• Kurze Aufgabe 1
Wo enden laut dem Text über den Radverkehr in Überlingen die Fahrradschutzstreifen abrupt?
• Kurze Aufgabe 2
Wiederhole aus dem Text über den Radverkehr in Überlingen wortgetreu den Abschnitt, der bei „Der Umstand fehlender“ beginnt und bei „Sie wünscht ...“ endet.

• Vorliegender Text
Das könnte Sie auch interessieren

Vor Kreisverkehren enden die Fahrradschutzstreifen abrupt

Kritische Stellen erkennt die radelnde Mutter Prisca Resch vor allem in den Überlinger Kreisverkehren, weil davor die Fahrradschutzstreifen abrupt enden. Ganz brisant sei es in der Wiestorstraße, dem Schulweg für viele Kinder: Dort solle der rote Markierungsstreifen doch wenigstens weitergeführt werden, sagt Resch. Eine Auswertung einer Studie aus dem Jahr 2019, die die Überlinger Verwaltung mit Schülern zum Thema Radweg zur Schule durchgeführt hatte, liegt noch nicht vor. Der SÜDKURIER hatte bei der Stadtverwaltung mehrfach nach dem Ergebnis dieser Studie nachgefragt.

Prisca Resch vom ADFC Überlingen organisierte die Fahrraddemo.
Prisca Resch vom ADFC Überlingen organisierte die Fahrraddemo. | Bild: Stef Manzini

Autofahrer ignorieren Sicherheitsabstand zu Radfahrern häufig

Als unsäglich beschreibt Prisca Resch die Zustände in der Lippertsreuter Straße. „Es ist doch so langsam egal, wem nun die Zuständigkeit zugeschoben wird: der Stadt oder wie in diesem Fall dem Kreis. Maßgeblich ist, dass da gar nichts passiert, und das ist eine Katastrophe.“ Fahrradwege und Schutzstreifen haben ihrer Meinung nach das große Manko, dass Autofahrer die Abstände zu den Radfahrern oft schlecht abschätzen könnten oder schlicht ignorierten. Dazu gab es bereits eine entsprechende ADFC-Aktion in Tettnang. „Wir bringen Sensoren an Rädern an, die das aufzeigen. So eine Kampagne wird es auch in Überlingen bald geben.“

Weitgehend autofreie Innenstadt soll bewahrt werden

Für radelnde Kinder und Jugendliche wäre es wichtig, umgehend das Tempo für andere Verkehrsteilnehmer in der gesamten Stadt zu reduzieren. „50 Stundenkilometer ist doch viel zu schnell, da haben Kinder keine Chance“, sagt Resch. Überhaupt wäre es wichtig, die aktuelle Lösung der weitgehend autofreien Innenstadt zu bewahren. Das steigere die Lebensqualität und die Regelung auf der Hafenstraße zeige, dass es gut funktioniere, wenn sich alle Verkehrsteilnehmer den Raum teilten. Der Oberbürgermeister meinte dazu im SÜDKURIER-Sommerinterview: „Es ist mein Ziel, die sehr gelungene Erneuerung der Hafenstraße in weitere Teile der Innenstadt auszudehnen.“

Das könnte Sie auch interessieren

Radwege zwischen Teilorten und Kernstadt fehlen

Der Umstand fehlender Radwege zwischen Teilorten und Kernstadt und das schlechte Angebot des öffentlichen Nahverkehrs für Radfahrer bezeichnet Prisca Resch als unzeitgemäß in Zeiten des Klimawandels. Mit der Kidical-Mass-Demo wolle man vor allem Überlingens Gemeinderäte ansprechen und sensibilisieren sowie die Verwaltungsspitze der Stadt zum Handeln bewegen. „Wir wollen damit auch die Bürger aufrütteln, denn es gibt ja allen Versprechungen zum Trotz immer noch keinen Arbeitskreis Rad, der uns so lange schon versprochen wurde.“

Bettina Dreiseitl von der Fraktion LBU/Die Grünen nahm als einzige Vertreterin aus dem Gemeinderat an der Fahrraddemo teil. Sie wünscht ...

• Datenzeilen
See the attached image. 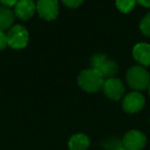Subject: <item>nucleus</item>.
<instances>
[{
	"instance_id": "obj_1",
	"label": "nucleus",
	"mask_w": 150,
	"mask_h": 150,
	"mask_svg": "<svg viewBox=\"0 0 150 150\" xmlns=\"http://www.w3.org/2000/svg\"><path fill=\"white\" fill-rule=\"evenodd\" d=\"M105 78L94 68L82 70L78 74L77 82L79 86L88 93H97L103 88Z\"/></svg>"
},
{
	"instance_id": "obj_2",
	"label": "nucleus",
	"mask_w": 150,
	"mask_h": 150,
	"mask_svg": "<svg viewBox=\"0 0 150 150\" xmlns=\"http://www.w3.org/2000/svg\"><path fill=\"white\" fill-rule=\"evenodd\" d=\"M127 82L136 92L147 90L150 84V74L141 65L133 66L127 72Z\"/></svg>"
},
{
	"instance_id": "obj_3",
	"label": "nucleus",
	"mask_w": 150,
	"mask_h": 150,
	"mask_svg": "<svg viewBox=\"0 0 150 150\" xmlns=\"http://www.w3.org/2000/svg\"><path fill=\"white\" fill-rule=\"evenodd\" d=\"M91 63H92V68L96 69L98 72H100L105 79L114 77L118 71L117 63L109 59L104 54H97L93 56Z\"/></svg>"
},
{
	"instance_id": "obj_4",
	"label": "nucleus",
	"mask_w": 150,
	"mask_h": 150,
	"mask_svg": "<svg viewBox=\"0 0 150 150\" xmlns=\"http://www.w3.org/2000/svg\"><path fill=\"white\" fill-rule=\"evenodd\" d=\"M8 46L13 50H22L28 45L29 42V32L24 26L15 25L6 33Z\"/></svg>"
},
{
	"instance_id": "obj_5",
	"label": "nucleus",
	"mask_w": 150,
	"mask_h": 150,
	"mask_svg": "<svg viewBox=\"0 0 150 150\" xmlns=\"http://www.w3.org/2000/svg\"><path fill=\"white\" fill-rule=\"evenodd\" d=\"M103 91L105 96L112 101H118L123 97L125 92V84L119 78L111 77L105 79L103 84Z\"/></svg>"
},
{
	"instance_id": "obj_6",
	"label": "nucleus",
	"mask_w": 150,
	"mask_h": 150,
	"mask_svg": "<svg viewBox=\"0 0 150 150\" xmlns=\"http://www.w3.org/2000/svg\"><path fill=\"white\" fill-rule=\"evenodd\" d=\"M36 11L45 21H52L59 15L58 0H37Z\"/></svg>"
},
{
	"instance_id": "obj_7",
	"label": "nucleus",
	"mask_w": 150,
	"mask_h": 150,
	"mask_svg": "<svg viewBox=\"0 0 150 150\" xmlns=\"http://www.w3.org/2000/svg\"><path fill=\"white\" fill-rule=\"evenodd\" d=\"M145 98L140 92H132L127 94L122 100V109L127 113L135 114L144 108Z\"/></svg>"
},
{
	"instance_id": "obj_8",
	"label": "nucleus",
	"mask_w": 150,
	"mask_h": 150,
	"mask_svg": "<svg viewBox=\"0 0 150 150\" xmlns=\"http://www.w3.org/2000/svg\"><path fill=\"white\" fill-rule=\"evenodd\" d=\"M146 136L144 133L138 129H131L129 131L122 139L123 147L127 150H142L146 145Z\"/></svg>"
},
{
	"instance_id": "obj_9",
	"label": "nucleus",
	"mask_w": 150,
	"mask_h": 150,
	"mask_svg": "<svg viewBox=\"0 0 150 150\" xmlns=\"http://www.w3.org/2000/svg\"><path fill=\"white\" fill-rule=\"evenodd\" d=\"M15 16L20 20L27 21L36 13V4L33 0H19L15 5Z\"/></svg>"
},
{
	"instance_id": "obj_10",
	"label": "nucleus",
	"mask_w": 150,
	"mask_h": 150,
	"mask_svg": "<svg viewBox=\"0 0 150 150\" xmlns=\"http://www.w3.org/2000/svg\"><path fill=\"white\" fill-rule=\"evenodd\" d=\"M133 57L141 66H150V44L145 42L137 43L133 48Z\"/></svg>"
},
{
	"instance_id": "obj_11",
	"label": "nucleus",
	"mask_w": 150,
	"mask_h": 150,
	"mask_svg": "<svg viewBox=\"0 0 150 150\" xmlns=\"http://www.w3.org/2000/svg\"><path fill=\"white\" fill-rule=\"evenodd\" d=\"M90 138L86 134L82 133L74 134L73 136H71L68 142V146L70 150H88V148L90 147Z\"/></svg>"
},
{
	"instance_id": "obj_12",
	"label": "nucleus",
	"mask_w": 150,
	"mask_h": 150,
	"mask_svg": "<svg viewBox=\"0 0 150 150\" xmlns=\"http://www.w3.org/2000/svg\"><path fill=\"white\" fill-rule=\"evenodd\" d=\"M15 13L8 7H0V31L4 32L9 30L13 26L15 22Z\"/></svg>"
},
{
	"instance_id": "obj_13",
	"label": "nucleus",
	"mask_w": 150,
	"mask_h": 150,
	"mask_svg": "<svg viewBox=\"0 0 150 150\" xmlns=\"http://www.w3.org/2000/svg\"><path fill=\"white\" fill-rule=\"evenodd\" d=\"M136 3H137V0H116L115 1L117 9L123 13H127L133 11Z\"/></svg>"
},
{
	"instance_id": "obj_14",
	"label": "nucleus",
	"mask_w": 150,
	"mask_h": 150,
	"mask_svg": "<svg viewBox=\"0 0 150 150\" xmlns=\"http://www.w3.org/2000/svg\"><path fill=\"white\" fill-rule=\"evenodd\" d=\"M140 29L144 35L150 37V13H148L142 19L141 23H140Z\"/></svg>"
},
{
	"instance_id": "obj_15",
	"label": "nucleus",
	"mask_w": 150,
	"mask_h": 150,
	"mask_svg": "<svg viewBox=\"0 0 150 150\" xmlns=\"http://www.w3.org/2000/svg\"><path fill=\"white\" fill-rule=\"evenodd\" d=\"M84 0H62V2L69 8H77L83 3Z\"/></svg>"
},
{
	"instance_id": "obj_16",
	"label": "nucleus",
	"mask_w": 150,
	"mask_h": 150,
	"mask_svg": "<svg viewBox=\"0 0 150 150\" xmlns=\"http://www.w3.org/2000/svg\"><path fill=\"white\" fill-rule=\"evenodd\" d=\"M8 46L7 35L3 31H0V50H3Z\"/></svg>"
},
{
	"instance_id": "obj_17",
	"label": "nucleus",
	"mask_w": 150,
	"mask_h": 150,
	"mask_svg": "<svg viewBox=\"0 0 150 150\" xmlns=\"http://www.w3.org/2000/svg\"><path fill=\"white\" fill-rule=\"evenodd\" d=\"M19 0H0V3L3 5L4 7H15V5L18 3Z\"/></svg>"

• Schriftliche Antwort 1
Vor den Überlinger Kreisverkehren.

• Schriftliche Antwort 2
Der Umstand fehlender Radwege zwischen Teilorten und Kernstadt und das schlechte Angebot des öffentlichen Nahverkehrs für Radfahrer bezeichnet Prisca Resch als unzeitgemäß in Zeiten des Klimawandels. Mit der Kidical-Mass-Demo wolle man vor allem Überlingens Gemeinderäte ansprechen und sensibilisieren sowie die Verwaltungsspitze der Stadt zum Handeln bewegen. „Wir wollen damit auch die Bürger aufrütteln, denn es gibt ja allen Versprechungen zum Trotz immer noch keinen Arbeitskreis Rad, der uns so lange schon versprochen wurde.“

Bettina Dreiseitl von der Fraktion LBU/Die Grünen nahm als einzige Vertreterin aus dem Gemeinderat an der Fahrraddemo teil. Sie wünscht ...